Records
start

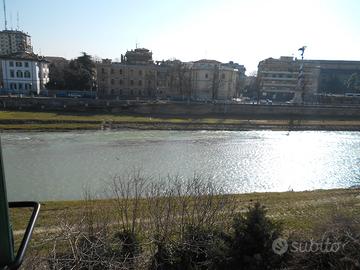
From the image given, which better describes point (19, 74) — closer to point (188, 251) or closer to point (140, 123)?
point (140, 123)

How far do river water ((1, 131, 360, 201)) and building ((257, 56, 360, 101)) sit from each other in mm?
54999

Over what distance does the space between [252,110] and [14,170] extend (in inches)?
1843

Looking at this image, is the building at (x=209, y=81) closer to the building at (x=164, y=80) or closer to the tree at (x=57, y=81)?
the building at (x=164, y=80)

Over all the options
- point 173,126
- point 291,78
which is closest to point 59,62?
point 173,126

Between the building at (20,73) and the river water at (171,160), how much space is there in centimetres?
3208

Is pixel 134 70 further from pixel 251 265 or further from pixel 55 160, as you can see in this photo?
pixel 251 265

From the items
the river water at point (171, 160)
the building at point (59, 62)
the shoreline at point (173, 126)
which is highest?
the building at point (59, 62)

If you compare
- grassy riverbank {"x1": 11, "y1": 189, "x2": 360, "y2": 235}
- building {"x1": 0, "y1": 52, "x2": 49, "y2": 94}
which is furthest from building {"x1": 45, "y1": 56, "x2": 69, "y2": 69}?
grassy riverbank {"x1": 11, "y1": 189, "x2": 360, "y2": 235}

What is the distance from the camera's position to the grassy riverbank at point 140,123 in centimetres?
4634

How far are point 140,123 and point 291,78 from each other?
214 ft

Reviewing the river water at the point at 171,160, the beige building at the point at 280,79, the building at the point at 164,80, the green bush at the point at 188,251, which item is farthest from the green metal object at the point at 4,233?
the beige building at the point at 280,79

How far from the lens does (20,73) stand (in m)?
68.8

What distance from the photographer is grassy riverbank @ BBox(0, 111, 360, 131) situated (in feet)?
152

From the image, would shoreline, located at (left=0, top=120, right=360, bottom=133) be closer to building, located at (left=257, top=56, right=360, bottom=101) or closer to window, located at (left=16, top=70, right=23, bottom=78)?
window, located at (left=16, top=70, right=23, bottom=78)
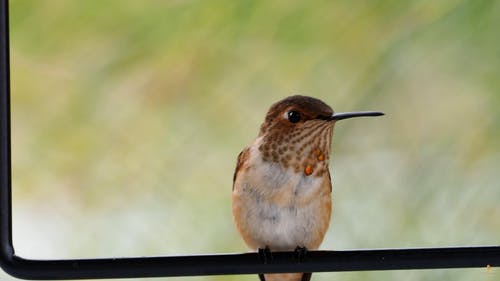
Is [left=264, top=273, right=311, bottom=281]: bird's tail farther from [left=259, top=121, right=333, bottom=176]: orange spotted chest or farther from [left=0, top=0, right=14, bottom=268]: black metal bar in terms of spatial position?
[left=0, top=0, right=14, bottom=268]: black metal bar

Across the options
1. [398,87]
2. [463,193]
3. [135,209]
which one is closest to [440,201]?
[463,193]

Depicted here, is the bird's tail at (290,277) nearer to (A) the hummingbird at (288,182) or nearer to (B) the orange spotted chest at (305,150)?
(A) the hummingbird at (288,182)

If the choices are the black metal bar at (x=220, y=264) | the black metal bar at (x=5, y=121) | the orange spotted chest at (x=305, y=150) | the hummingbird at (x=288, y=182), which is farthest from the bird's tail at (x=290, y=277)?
the black metal bar at (x=5, y=121)

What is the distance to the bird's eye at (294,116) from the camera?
7.45 feet

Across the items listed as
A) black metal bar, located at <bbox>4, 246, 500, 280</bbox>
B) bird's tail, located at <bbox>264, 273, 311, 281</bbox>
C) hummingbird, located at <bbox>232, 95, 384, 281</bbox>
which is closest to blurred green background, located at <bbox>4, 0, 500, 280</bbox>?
bird's tail, located at <bbox>264, 273, 311, 281</bbox>

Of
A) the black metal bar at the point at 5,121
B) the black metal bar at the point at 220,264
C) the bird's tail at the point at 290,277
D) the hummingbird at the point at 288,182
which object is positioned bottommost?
the black metal bar at the point at 220,264

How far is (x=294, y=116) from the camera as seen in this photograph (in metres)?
2.28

end

Switch "camera" to "lens" in the stretch of the material from the line containing "From the image, would" through the end of the material, and reproduce that stretch with everything else unchanged. Leave the pictures out.

From the image, would shoreline, located at (left=0, top=120, right=360, bottom=133) be closer to building, located at (left=257, top=56, right=360, bottom=101) or closer to window, located at (left=16, top=70, right=23, bottom=78)?
window, located at (left=16, top=70, right=23, bottom=78)
Is [left=264, top=273, right=311, bottom=281]: bird's tail farther from [left=259, top=121, right=333, bottom=176]: orange spotted chest or farther from [left=0, top=0, right=14, bottom=268]: black metal bar in terms of spatial position?
[left=0, top=0, right=14, bottom=268]: black metal bar

Across the options
1. [398,87]
2. [463,193]
3. [135,209]
which one is closest to [440,201]?
[463,193]

Depicted here, is the bird's tail at (290,277) nearer to (A) the hummingbird at (288,182) or nearer to (B) the orange spotted chest at (305,150)?
(A) the hummingbird at (288,182)

If the choices are the black metal bar at (x=220, y=264) | the black metal bar at (x=5, y=121) | the orange spotted chest at (x=305, y=150) | the hummingbird at (x=288, y=182), which is farthest from the bird's tail at (x=290, y=277)?
the black metal bar at (x=5, y=121)

What is the distance to the bird's eye at (294,116) from the lens?
7.45 feet

Across the items listed as
A) black metal bar, located at <bbox>4, 246, 500, 280</bbox>
B) bird's tail, located at <bbox>264, 273, 311, 281</bbox>
C) hummingbird, located at <bbox>232, 95, 384, 281</bbox>
which is closest to blurred green background, located at <bbox>4, 0, 500, 280</bbox>?
bird's tail, located at <bbox>264, 273, 311, 281</bbox>

Of
A) the black metal bar at the point at 5,121
B) the black metal bar at the point at 220,264
C) the bird's tail at the point at 290,277
D) the hummingbird at the point at 288,182
which object is positioned bottommost?
the black metal bar at the point at 220,264

How far is (x=294, y=116) from the lens as seen in this photograph (in metres)?
2.28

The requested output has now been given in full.